=== Source document ===
*** Block opens ***
As a kid growing up in America, I heard/learned quite a bit about our capital city, Washington, D.C., in school. I know that it sits on the Potomac River and was named after George Washington. I know that it's the home to the U.S. government and that the White House was burned down during the War of 1812.
But I knew very little about the *real* Washington, DC, until I visited as a traveler. Because even though The District is home to a lot of government-y types and even more history, that's not ALL there is to it.
I've now been to Washington DC three times as a tourist. The first time was on a 7th grade trip, which I remember very little of (what can I say? I wasn't a blogger back then!). The second was back in 2013, when my boyfriend and I tried to go and see the cherry blossoms blooming – but the blossoms were late and we missed them. And the most recent trip was last month, when I went to DC to apply for a Russian visa.
I decided to use this most recent trip to come up with a guide to things to do in DC that would include ALL parts of the city, from the historical to the government-y to the cool neighborhoods that make DC so much more interesting.
Trips to my nation's capital usually aren't long for most Americans, so here's my guide for what to do in Washington DC in just 3 days.
3 days in Washington, DC
Ready to get your tourist on? Because that's what I recommend for your very first day in Washington, D.C.! There's a LOT to see and do here, and some of the best things are actually the things you'll find listed in all the guidebooks.
1. Visit the National Mall
Washington DC's National Mall is probably the most famous part of the city (well, maybe other than the White House). It's where you'll find all the famous monuments and museums, stretching from the Lincoln Memorial to the US Capitol building. (Well, actually the second half of the area, between the Washington Monument and Capitol building, is the “official” National Mall, but most people consider it to include everything up to the Lincoln Memorial, too.)
And, fun fact, it's managed by the National Park Service!
Must-see memorials and monuments include:
- The Lincoln Memorial (it's worth it to walk up all the steps!)
- Vietnam Veterans Memorial
- Korean War Veterans Memorial
- National World War II Memorial
- The Washington Monument
All of the memorials are outdoors and free to visit, but be sure to wear good walking shoes – the Mall is huge!
2. See the White House
You can't go to Washington, DC, and not get a glimpse of the famous White House! You can take a slight detour to see it as you make your way down the National Mall, as it's near the Washington Monument (across the Ellipse).
*** Block closes ***
=== Provided data ===
*** Block opens ***
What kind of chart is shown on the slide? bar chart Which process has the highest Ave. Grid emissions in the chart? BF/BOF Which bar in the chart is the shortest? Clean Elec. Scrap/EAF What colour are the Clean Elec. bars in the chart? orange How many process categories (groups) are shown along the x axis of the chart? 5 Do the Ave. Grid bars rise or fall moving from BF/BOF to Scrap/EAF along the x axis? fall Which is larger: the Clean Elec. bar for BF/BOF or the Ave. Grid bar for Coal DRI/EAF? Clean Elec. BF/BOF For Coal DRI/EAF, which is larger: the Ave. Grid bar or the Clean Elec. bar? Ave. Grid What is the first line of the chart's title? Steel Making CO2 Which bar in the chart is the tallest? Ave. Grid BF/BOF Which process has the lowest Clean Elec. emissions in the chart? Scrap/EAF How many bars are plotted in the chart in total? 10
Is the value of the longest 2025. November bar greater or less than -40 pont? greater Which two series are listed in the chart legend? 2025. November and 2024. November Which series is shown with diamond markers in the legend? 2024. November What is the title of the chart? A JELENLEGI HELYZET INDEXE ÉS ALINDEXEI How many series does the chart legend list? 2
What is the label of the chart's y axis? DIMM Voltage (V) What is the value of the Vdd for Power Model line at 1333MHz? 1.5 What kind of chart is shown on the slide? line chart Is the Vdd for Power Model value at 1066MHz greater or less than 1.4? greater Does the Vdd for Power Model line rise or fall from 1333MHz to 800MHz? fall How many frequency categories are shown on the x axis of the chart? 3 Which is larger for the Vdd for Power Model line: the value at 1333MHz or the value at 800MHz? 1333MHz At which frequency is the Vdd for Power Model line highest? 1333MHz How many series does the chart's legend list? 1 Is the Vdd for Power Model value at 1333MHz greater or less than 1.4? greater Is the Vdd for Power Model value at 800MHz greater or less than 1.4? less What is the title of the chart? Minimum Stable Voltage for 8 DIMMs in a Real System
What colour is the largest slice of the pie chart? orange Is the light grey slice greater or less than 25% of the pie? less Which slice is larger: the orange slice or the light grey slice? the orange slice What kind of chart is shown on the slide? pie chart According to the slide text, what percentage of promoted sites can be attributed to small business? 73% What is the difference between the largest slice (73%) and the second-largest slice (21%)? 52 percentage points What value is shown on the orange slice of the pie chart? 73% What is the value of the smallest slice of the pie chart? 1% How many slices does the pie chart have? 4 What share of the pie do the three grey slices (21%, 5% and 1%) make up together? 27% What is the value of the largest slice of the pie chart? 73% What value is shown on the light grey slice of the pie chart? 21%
*** Block closes ***
=== What the exercise asks ===
Answer these questions from the Washington, D.C. travel guide:
(a) What river does the city sit on?
(b) What was the purpose of the writer's most recent trip to the city?
(c) What agency manages the National Mall?

=== Solved exercise ===
(a) The Potomac River.
(b) To apply for a Russian visa.
(c) The National Park Service.